Origins of Medical Harm

The level of compensation doctors receive from Medicare is currently under renewed scrutiny; these standards are mirrored by health insurers. The quantity of reimbursement weighted to specialists is likely to shift towards primary care physicians. Reconfiguration of doctors’ fees is overdue, although they are determined by a secretive American Medical Association committee

Analysis and debate about the ongoing healthcare crisis emphasize misdirected funding rather than considering how to revitalize the ethics of medicine. The Hippocratic Oath clarifies the priorities essential for the mindset of a physician. Despite its primary warning, first, do no harm, damage done to patients is rampant. Resolution of this tragic dynamic appears insoluble. 

When decisions are made by any medical organization with financial interests, the primary impetus of the Oath is lost; the AMA’s control over payment schedules reinforces and exemplifies a corrupt institutional flaw. The harm done by the business of medicine needs to be evaluated and controlled.

The seemingly intractable conflict of interest undermining medical care is directly tied to a profit-oriented model in mitigating human suffering.
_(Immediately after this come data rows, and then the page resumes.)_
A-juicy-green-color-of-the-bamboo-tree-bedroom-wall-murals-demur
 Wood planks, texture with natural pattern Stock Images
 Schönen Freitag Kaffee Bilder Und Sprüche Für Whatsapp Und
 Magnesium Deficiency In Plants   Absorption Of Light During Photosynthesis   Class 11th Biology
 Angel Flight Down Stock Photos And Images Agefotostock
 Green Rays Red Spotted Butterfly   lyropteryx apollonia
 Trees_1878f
Dispensing treatments with earnings in mind is a form of profitable planned obsolescence and ultimately a methodology that degrades patient autonomy and vitality. 

Although there is often consensus among critics of the healthcare system about its numerous faults, approaching the central issue of profiting from illness is virtually avoided. 

In an attempt to broach the topic of money and medicine, the AMA’s Journal of Ethics presents a self-justifying analysis. The following excerpt exposes how this inherently conflicted view of healthcare depends on the illness of the nation.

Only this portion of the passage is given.